→ Vorgegebener Text:
=-=-=-=-=

Ratgeber für Autolacke
Freitag, 13. Februar 2009
Kurz und knapp werden in dem neuen Ratgeber "Autoreparaturlacke" u.a. Substrate/, Vorbehandlung, Füller, Decklacke/Klarlacke, Farbtöne, verschiedene Lackschäden sowie Begriffe und Normenabgehandelt.
Von praktischem Nutzen ist das Heftchen"Autorenreparaturlacke": Es informiert darüber, was bei einer Autoreparaturlackierung zu beachten ist und welche Normen dabei greifen. Autoreparaturlacke sind chemisch gesehen meistens Zwei-Komponenten-PUR-Systeme. Daneben gewinnen Produkte auf Wasserbasis immer mehr an Bedeutung. Die Reparaturlackierung, die in erster Linie zur lokalen Reparatur von Defekten in der Beschichtung eingesetzt wird, kann auch dazu benutzt werden, Fahrzeuge komplett durch attraktive Lackierungen aufzuwerten. Kurz und knapp werden in dem Ratgeber u.a. Substrate/, Vorbehandlung, Füller, Decklacke/Klarlacke, Farbtöne, verschiedene Lackschäden sowie Begriffe und Normen abgehandelt. Der Sonderdruck "Autoreparaturlacke Qualitätsmerkmale von Autoreparaturlacken und Tipps für Lackierarbeiten", ist bei der Geschäftsstelle des Normenausschuss Beschichtungsstoffe und Beschichtungen (NAB) erhältlich.

=-=-=-=-=

→ Die Daten:
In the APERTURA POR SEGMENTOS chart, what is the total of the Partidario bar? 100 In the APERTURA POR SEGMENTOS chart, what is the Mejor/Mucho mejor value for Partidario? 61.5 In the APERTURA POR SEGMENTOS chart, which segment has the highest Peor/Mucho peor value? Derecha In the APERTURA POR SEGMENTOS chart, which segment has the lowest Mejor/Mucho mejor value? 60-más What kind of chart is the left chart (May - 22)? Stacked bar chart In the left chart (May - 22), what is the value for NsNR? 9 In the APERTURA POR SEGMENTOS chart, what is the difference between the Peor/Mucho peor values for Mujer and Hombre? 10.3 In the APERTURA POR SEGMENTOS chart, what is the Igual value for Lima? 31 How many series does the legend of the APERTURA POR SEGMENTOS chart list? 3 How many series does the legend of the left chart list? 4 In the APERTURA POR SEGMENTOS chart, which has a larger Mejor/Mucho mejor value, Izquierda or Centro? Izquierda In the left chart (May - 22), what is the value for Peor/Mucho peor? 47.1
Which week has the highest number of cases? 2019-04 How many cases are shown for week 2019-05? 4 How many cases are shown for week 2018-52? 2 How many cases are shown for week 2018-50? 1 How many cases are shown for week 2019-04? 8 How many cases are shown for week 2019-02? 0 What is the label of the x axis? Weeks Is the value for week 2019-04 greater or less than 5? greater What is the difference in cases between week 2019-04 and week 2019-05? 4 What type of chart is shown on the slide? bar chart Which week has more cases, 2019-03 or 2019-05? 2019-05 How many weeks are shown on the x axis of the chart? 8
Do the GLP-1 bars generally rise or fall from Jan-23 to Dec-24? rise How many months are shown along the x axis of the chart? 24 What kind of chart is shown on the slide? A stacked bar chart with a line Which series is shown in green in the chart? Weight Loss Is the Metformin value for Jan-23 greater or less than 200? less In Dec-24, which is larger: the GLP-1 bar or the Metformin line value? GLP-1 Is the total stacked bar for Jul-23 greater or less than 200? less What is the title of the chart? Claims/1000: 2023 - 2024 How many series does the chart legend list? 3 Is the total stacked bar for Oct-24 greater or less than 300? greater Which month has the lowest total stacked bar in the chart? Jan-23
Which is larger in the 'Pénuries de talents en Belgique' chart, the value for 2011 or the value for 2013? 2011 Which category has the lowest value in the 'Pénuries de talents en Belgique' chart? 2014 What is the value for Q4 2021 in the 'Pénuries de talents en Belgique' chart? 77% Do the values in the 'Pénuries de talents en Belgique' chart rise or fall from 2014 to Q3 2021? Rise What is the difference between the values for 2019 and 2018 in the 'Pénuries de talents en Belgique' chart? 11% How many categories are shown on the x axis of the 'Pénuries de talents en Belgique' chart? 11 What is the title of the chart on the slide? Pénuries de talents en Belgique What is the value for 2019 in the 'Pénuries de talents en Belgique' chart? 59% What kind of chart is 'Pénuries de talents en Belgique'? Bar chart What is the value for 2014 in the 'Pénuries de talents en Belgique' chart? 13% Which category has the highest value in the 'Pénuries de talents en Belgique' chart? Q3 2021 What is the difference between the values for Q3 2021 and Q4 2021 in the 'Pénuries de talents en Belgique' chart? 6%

=-=-=-=-=

→ Aufgabenliste:
1. Gib den Abschnitt aus dem Text über Autoreparaturlacke von „Ratgeber für Autolacke“ bis „Begriffe und Normenabgehandelt.“ wortgetreu wieder.
2. Beantworte anhand des Textes über Autoreparaturlacke, um welche Systeme es sich bei Autoreparaturlacken chemisch gesehen meistens handelt.
3. Fasse den Absatz des Textes über Autoreparaturlacke, der mit „Von praktischem Nutzen ist das Heftchen“ beginnt, als kurze Liste zusammen und behalte dabei seine wichtigsten Fakten bei.

→ Lösungen der Aufgaben:
1.
Ratgeber für Autolacke
Freitag, 13. Februar 2009
Kurz und knapp werden in dem neuen Ratgeber "Autoreparaturlacke" u.a. Substrate/, Vorbehandlung, Füller, Decklacke/Klarlacke, Farbtöne, verschiedene Lackschäden sowie Begriffe und Normenabgehandelt.

2. Meistens um Zwei-Komponenten-PUR-Systeme.

3.
- Das Heft informiert darüber, was bei einer Autoreparaturlackierung zu beachten ist und welche Normen dabei greifen.
- Autoreparaturlacke sind chemisch meist Zwei-Komponenten-PUR-Systeme.
- Produkte auf Wasserbasis werden immer wichtiger.
- Die Reparaturlackierung dient vor allem der lokalen Reparatur von Beschichtungsdefekten, kann Fahrzeuge aber auch komplett durch attraktive Lackierungen aufwerten.
- Behandelt werden u.a. Substrate, Vorbehandlung, Füller, Decklacke/Klarlacke, Farbtöne, verschiedene Lackschäden sowie Begriffe und Normen.
- Der Sonderdruck ist bei der Geschäftsstelle des Normenausschusses Beschichtungsstoffe und Beschichtungen (NAB) erhältlich.